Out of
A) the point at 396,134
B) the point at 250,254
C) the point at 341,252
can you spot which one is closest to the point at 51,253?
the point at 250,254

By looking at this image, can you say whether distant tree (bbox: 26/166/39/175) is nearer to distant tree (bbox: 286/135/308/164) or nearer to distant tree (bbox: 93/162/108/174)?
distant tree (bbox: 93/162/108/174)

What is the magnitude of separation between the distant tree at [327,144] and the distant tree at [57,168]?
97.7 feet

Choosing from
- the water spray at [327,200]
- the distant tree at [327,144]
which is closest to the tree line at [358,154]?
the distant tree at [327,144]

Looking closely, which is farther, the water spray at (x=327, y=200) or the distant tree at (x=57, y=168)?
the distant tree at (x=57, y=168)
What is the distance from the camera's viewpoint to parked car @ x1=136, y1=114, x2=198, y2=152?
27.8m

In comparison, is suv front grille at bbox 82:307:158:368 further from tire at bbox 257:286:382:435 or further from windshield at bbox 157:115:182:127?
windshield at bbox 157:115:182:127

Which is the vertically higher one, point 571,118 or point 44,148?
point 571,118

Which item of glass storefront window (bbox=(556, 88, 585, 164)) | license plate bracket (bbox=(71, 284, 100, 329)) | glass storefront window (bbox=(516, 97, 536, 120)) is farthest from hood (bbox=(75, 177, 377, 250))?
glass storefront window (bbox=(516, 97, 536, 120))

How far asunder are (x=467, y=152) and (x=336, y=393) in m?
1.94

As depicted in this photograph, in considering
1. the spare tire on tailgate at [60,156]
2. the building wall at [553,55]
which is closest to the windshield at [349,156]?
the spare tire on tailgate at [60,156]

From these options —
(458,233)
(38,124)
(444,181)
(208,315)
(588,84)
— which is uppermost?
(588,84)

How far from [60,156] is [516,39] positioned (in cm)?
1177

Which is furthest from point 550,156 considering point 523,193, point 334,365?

..........

EXERCISE BRIEF:
Reproduce each entry from the records above, character for character.

SOLUTION TO THE PROBLEM:
Out of
A) the point at 396,134
B) the point at 250,254
C) the point at 341,252
can you spot which one is closest to the point at 51,253?
the point at 250,254

By looking at this image, can you say whether distant tree (bbox: 26/166/39/175) is nearer to distant tree (bbox: 286/135/308/164) or nearer to distant tree (bbox: 93/162/108/174)?
distant tree (bbox: 93/162/108/174)

What is the magnitude of separation between the distant tree at [327,144] and the distant tree at [57,168]?
97.7 feet

Choosing from
- the water spray at [327,200]
- the distant tree at [327,144]
which is closest to the tree line at [358,154]?
the distant tree at [327,144]

Looking closely, which is farther, the water spray at (x=327, y=200) or the distant tree at (x=57, y=168)?
the distant tree at (x=57, y=168)
What is the distance from the camera's viewpoint to parked car @ x1=136, y1=114, x2=198, y2=152?
27.8m

In comparison, is suv front grille at bbox 82:307:158:368 further from tire at bbox 257:286:382:435 or further from windshield at bbox 157:115:182:127?
windshield at bbox 157:115:182:127

Which is the vertically higher one, point 571,118 or point 44,148?
point 571,118

Which item of glass storefront window (bbox=(556, 88, 585, 164)) | license plate bracket (bbox=(71, 284, 100, 329)) | glass storefront window (bbox=(516, 97, 536, 120)) is farthest from hood (bbox=(75, 177, 377, 250))?
glass storefront window (bbox=(516, 97, 536, 120))

How far asunder are (x=467, y=152) and (x=336, y=393) in m?
1.94

As depicted in this photograph, in considering
1. the spare tire on tailgate at [60,156]
2. the building wall at [553,55]
which is closest to the windshield at [349,156]?
the spare tire on tailgate at [60,156]

From these options —
(458,233)
(38,124)
(444,181)
(208,315)
(588,84)
— which is uppermost?
(588,84)

How far from [60,156] is [516,39] positioned (in cm)?
1177

Which is furthest from point 550,156 considering point 523,193, point 334,365?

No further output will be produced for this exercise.